Stored data entries:
● ● ● ●
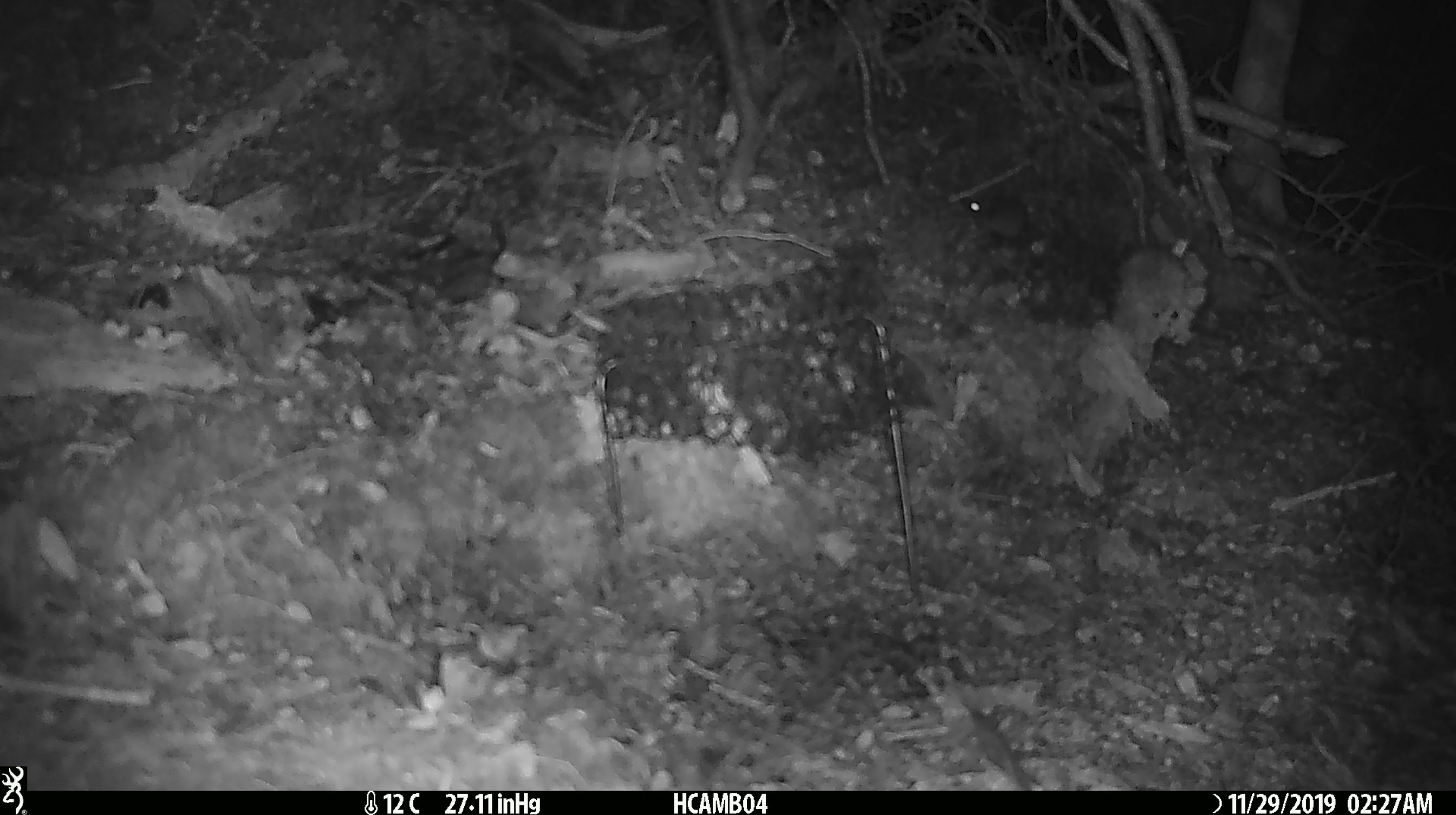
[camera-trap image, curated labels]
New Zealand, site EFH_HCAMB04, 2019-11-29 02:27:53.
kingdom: Animalia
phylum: Chordata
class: Mammalia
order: Rodentia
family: Muridae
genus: Mus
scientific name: Mus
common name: mouse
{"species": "mouse (Mus)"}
● ● ● ●
WORK TASK: Skip every image and output the remaining records exactly.

ANSWER TO THIS TASK:
[camera-trap image, curated labels]
New Zealand, site EFH_HCAMB04, 2019-11-29 02:27:53.
kingdom: Animalia
phylum: Chordata
class: Mammalia
order: Rodentia
family: Muridae
genus: Mus
scientific name: Mus
common name: mouse
{"species": "mouse (Mus)"}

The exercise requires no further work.